My Biggest Mistake.

In the first 65 days of 2010, more has happened to me than I was ever expecting when the clock struck midnight and 2009 ended. I’ve seen a dead body torn into pieces. I’ve traveled outside of the country. I’ve lost focus. I’ve experienced unconditional love. I’ve experienced an earthquake. I’ve enrolled in EMT & Firefighter school. I’ve broken the heart of an amazing woman. And I’ve broken down to the point where I’m forced to look up.
My entire life I have been taught to prioritize. Year after year I have always been under the impression that it’s Jesus. Family. Church. Work. My plans for 2010 were no different. It really doesn’t seem like that bad of a list. But I’ve come to learn that it’s flawed. Anytime that we make a list, we leave room for compromise. God’s used the things that have taken place so far this year to show me that.

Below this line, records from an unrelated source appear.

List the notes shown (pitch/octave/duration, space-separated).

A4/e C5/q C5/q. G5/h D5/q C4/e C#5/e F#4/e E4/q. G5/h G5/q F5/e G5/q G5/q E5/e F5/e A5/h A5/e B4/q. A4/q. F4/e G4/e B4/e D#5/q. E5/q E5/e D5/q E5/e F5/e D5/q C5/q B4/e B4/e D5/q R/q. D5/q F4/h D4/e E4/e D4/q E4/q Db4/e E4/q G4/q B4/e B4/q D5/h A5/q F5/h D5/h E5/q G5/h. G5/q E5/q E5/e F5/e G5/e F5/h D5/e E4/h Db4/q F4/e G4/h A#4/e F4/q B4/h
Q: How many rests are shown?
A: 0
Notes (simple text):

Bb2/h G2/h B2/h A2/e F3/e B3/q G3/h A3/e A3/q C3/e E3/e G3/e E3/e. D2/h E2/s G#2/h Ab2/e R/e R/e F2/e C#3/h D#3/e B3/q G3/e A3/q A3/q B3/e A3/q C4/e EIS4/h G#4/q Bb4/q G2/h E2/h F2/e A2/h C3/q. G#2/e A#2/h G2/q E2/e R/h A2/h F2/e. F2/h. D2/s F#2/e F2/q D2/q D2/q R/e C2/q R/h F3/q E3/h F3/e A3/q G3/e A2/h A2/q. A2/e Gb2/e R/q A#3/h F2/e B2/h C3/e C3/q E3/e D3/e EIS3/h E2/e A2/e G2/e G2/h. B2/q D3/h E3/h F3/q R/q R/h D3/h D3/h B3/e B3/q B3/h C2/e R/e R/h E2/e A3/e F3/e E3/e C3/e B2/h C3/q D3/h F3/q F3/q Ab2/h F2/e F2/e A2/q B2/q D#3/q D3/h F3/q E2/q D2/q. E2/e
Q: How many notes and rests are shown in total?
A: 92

In life we will sometimes choose work over the church. We may choose obligations at work over the person that loves us unconditionally. We may even choose church over that person that loves us! Nothing mentioned is acceptable, but it does happen. Bringing forth a very big realization in putting Jesus Christ on a list… We may not mean too and even though it’s not right, we end up placing things on our list, on hold, and I’m guilty of putting God on hold. That’s been my biggest mistake and I was wrong!
JESUS CHRIST IS NOT SOMETHING TO BE PLACED ON A LIST!
We have to make the decision that Jesus is LIFE. That whether it be Family, Church, Work or anything else, Jesus Christ is all we do. Jesus is the REASON for all that we do! He isn’t a priority we place on a list. He is the list. He’s involved in every aspect of our life. I have been studying God’s word a lot lately and this hit me harder, I think, than anything ever has:
“Therefore if you have been raised up with Christ, keep seeking the things above, where Christ is, seated at the right hand of God. 2Set your mind on the things above, not on the things that are on earth. 3For you have died and your life is hidden with Christ in God.4When Christ, who is our life, is revealed, then you also will be revealed with Him in glory.”Colossians 3:1-4
Wow!! As Christians, claiming to have new life with Christ, we are called to die to ourselves. Our “list.” We are called to focus on nothing less than things above. No exception, nothing here on earth. Meaning that God is going to use us for HIS WILL and we will be seen only for doing things that bring Him Glory. At times this may mean that we have very little of what we want, but as long as we are in the will of God it doesn’t matter. It’s a choice we have to make.
In the passage from Colossians, Paul tells us to “Set your mind on things above…” The greek verb for set emphasizes an ongoing decision. We must continually discipline ourselves to focus on eternal realities, instead of the temporal realities of this earth. So much easier said than done.
Example: There are nights that I fall asleep remembering what I saw in Haiti and it makes me cry. There are decisions I’ve made that hurt others. I feel some moments from this year I could live “in” forever and be happy. There are things that I wish I could do more of and wish I could change… but ultimately those are things that I want.
I’m being disciplined right now to focus on what God desires of me each day, to bring Him Glory. I know that it will be humbling, may hurt at times, and not always what I want. But as Im on my knees, broken and looking towards Jesus Christ, that is what he’s telling me to do! Start over and make him the priority. I’m choosing to continue pursuing His will for my life and I’m throwing my list out the window. The end.